Neural Basis of Empathy and Altruism

According to the perception-action model of empathy (Preston & de Waal, 2002), seeing another in pain automatically activates the per- ceiver’s own representations of the painful state, causing the perceiver to experience the target’s emotion. Here we review recent findings in cultural neuroscience that demonstrate cultural variation in the neural basis of social capacities underlying empathy and altruism, including the ability to recognize, share, and understand other people’s suffering.

Emotion Recognition

One social capacity critical to empathy and altruism is the ability to recognize others’ emotional states, particularly signals of suffering or pain. Culture affects how people prefer to experience, express, recognize, and regulate their emotions (Mesquita & Leu, 2007). East Asians prefer to experience low arousal relative to high arousal (Tsai, 2007) and are more likely to suppress their emotions relative to Westerners (Butler, Lee, & Gross, 2007).
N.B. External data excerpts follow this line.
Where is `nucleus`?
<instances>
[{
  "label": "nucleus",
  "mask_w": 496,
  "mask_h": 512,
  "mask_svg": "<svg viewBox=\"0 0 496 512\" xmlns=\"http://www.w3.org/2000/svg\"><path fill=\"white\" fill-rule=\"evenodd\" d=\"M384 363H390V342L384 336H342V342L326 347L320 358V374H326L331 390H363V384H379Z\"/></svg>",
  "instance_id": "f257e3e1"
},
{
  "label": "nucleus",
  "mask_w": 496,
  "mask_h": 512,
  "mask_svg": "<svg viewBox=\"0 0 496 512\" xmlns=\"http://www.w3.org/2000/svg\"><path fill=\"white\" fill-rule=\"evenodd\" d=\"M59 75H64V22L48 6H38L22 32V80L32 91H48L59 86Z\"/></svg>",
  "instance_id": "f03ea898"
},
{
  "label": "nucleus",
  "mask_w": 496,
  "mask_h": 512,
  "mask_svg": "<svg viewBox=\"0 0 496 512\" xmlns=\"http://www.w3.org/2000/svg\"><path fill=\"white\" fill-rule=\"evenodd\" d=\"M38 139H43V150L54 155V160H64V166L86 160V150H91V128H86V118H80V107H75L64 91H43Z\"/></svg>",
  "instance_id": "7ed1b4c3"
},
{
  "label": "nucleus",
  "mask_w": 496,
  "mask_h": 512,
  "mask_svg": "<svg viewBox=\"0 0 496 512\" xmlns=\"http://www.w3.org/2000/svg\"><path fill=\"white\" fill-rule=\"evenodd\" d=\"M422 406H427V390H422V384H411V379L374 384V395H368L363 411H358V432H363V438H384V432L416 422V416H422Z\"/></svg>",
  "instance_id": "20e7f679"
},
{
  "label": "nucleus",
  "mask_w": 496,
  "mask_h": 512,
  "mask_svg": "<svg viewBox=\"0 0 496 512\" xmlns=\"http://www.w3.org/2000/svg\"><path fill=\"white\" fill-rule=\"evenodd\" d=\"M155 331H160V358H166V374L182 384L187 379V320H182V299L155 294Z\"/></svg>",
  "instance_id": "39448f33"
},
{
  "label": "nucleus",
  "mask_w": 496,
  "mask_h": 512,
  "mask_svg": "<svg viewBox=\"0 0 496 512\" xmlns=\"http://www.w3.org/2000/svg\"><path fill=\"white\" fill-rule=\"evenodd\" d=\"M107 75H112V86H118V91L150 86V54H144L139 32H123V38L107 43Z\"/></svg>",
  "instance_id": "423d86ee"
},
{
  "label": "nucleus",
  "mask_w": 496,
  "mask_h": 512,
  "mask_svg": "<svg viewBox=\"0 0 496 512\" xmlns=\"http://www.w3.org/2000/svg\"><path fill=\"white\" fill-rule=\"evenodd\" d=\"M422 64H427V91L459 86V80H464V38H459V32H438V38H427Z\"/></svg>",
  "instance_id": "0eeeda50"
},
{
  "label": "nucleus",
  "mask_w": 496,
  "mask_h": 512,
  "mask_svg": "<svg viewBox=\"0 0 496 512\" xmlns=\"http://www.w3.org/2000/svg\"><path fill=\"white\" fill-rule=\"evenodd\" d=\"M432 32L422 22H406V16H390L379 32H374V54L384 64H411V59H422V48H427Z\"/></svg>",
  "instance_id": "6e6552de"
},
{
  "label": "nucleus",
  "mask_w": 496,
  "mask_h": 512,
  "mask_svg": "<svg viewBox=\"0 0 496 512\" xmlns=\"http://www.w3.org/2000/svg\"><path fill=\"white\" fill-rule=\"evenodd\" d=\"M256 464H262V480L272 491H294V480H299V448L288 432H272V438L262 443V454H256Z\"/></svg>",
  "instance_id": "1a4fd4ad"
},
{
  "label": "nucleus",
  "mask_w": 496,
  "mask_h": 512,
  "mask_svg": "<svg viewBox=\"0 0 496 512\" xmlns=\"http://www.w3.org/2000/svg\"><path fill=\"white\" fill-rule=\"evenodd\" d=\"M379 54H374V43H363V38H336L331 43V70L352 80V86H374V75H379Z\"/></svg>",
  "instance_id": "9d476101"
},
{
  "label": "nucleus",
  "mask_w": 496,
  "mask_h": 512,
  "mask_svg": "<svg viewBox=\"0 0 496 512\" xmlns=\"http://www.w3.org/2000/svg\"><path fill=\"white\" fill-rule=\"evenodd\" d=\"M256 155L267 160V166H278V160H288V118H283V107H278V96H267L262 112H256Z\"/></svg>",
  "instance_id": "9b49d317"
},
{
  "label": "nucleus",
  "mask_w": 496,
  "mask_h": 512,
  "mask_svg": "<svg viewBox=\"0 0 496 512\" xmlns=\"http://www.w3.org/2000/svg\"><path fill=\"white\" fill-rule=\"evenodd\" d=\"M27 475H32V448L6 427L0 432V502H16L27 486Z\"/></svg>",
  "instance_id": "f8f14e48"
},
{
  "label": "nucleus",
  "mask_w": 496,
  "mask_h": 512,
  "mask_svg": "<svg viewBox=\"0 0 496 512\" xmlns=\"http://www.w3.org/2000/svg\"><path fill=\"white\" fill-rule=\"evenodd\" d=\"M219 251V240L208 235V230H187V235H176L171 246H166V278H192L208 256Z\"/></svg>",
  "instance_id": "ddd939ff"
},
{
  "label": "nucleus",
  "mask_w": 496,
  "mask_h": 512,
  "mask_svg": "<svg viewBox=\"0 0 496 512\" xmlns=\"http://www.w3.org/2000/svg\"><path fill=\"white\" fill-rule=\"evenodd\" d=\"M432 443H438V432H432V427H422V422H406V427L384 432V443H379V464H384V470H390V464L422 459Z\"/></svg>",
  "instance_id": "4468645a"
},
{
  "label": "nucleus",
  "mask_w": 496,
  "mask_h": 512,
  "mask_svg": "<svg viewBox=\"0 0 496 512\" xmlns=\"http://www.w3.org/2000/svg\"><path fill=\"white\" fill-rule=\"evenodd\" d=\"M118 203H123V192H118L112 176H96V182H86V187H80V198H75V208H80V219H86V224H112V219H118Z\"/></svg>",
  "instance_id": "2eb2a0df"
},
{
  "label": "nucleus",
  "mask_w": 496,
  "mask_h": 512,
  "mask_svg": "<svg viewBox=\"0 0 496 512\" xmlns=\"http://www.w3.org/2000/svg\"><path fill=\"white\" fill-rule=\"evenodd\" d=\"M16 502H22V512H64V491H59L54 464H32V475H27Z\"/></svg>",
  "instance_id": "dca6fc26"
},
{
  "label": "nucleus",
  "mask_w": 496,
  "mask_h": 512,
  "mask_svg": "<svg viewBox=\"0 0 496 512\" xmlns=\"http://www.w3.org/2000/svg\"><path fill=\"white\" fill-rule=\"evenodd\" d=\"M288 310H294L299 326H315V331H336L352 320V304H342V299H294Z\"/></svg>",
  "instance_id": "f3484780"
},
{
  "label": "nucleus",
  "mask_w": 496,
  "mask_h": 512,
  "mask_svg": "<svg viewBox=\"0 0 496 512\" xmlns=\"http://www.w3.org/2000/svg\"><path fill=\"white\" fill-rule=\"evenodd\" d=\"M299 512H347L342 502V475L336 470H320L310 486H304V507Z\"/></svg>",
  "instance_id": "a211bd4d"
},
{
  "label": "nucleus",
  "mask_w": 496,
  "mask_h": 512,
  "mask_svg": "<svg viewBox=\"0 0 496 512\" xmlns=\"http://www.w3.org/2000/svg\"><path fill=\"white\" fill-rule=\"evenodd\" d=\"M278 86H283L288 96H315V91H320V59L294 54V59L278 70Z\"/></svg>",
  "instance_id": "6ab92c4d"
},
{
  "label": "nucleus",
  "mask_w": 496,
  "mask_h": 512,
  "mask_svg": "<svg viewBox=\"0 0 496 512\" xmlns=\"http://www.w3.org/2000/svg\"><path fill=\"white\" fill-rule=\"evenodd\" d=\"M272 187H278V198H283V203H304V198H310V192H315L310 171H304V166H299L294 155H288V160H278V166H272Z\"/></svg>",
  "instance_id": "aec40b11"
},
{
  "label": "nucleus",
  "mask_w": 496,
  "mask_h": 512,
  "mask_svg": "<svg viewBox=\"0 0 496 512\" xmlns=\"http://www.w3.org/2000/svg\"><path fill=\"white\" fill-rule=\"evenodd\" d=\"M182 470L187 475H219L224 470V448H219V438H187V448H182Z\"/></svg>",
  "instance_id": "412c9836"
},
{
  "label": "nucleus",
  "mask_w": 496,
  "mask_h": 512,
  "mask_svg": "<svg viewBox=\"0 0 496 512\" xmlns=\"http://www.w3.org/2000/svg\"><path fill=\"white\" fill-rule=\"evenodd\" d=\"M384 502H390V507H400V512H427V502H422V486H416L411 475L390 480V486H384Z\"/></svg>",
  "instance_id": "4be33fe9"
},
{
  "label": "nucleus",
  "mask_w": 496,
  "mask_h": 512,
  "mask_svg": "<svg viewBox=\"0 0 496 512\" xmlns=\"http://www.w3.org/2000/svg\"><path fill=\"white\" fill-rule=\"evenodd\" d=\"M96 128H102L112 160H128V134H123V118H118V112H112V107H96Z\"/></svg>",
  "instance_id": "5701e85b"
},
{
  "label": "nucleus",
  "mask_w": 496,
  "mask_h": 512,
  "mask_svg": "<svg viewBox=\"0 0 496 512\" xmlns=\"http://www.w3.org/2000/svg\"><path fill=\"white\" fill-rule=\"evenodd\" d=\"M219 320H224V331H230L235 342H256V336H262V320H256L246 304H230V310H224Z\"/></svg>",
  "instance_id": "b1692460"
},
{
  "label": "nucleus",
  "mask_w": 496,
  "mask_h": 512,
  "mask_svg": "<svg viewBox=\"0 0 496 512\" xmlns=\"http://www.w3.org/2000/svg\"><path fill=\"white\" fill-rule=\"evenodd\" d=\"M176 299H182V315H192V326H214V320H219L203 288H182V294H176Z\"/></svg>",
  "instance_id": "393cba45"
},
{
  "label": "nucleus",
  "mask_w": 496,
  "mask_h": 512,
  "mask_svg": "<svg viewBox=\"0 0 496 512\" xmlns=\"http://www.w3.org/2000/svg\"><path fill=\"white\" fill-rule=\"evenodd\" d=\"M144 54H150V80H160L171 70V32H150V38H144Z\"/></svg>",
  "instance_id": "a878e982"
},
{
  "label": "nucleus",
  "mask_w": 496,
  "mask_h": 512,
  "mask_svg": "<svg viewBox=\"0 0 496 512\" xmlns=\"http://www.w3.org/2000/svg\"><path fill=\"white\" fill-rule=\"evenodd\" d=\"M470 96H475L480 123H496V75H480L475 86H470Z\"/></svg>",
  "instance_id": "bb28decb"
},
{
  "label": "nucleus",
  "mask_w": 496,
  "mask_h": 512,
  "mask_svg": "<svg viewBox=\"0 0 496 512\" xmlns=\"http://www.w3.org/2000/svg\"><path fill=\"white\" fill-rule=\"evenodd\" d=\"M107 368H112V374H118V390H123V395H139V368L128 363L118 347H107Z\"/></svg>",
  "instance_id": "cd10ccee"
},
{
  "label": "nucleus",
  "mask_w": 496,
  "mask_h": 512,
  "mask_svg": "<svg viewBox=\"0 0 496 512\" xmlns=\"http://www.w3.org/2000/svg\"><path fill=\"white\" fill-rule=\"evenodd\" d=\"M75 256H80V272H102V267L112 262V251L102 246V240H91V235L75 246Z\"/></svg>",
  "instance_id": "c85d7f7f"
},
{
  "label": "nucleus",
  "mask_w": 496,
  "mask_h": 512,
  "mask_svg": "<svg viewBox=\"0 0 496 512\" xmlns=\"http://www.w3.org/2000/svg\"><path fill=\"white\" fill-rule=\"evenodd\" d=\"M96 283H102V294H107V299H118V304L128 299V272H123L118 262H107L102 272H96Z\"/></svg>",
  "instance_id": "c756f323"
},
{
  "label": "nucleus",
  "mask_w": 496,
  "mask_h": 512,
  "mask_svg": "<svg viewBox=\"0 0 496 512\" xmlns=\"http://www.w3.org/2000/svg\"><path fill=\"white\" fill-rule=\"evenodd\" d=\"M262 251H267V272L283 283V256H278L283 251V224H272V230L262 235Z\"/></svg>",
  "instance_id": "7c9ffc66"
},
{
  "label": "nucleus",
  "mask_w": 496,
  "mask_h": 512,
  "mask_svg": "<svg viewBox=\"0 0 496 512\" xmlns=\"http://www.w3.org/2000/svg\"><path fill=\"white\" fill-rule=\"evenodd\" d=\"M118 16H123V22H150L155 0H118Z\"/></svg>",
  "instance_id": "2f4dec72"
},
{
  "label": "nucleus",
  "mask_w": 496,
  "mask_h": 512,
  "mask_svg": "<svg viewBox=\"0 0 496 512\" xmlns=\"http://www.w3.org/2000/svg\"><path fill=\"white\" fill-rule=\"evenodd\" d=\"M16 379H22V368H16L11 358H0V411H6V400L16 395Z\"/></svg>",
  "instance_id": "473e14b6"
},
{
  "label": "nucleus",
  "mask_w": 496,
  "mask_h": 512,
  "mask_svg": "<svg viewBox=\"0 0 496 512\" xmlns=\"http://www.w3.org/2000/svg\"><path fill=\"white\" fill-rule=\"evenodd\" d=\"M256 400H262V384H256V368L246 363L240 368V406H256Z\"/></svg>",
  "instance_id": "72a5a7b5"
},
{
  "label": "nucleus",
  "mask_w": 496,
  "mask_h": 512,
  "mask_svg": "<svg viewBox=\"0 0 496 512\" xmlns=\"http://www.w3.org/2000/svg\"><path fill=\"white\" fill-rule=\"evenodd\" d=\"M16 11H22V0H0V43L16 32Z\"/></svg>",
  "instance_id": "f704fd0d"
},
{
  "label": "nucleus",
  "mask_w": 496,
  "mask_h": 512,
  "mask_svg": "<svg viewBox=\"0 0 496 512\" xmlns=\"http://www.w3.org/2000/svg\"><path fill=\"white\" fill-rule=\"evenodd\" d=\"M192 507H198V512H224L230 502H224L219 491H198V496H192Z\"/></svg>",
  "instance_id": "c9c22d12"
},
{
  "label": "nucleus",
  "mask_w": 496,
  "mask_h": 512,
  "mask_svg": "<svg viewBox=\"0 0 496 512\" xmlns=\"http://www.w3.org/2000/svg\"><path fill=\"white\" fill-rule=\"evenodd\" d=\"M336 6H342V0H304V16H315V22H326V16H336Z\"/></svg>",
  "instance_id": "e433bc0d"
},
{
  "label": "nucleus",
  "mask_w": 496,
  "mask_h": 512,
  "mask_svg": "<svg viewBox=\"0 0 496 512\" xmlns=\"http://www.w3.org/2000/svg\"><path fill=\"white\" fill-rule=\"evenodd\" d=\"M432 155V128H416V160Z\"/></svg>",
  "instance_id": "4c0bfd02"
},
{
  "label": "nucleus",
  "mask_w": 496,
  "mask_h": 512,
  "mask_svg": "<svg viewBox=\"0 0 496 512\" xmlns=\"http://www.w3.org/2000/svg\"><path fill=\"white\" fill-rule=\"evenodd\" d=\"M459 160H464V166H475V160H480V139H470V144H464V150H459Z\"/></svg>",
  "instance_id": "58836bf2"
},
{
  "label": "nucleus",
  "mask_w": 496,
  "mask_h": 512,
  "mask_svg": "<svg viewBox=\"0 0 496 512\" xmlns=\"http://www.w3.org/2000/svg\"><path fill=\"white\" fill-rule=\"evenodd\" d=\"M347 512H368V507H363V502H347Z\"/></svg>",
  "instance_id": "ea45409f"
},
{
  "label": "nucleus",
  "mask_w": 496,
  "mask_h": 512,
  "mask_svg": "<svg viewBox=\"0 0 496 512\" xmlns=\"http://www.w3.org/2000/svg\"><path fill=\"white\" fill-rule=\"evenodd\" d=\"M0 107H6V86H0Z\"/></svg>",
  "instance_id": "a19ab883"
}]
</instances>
In addition, both East Asians and Westerners demonstrate cultural specificity in emotion recognition, whereby they show greater recognition for emotions expressed by their own cultural group members relative to members of other cultural groups (Elfenbein & Ambady, 2002). Recent cultural neuroscience of emotion research has shown cultural specificity effects within a number of brain regions involved in emotion recognition. Moriguchi and colleagues (2005) found greater activation in the posterior cingulated, supplementary motor cortex, and amygdala in Caucasians, relative to Japanese who showed greater activity within the right inferior frontal, premotor cortex, and left insula when participants were asked to explicitly recognize emotions from the face. Chiao and colleagues (2008) examined neural responses in adults living in either the United States or Japan to facial displays of a fear. They found that across cultures, people exhibit greater bilateral amygdala response to fear faces expressed by own- relative to other-culture members (Chiao et al., 2008). Another recent neuroimaging study comparing neural responses during emotion recognition in Asians and Europeans found a significant negative correlation between duration of stay and amygdala response such that amygdala response during emotion recognition was higher in individuals who were recent immigrants to the region, suggesting that experience alters neural responses to emotional expressions (Dertnl, Habel, Robinson, Windischberger, Kryspin-Exner, Gur et al., 2009). Taken together, this research indicates that activity within the human amygdala is modulated by cultural group membership.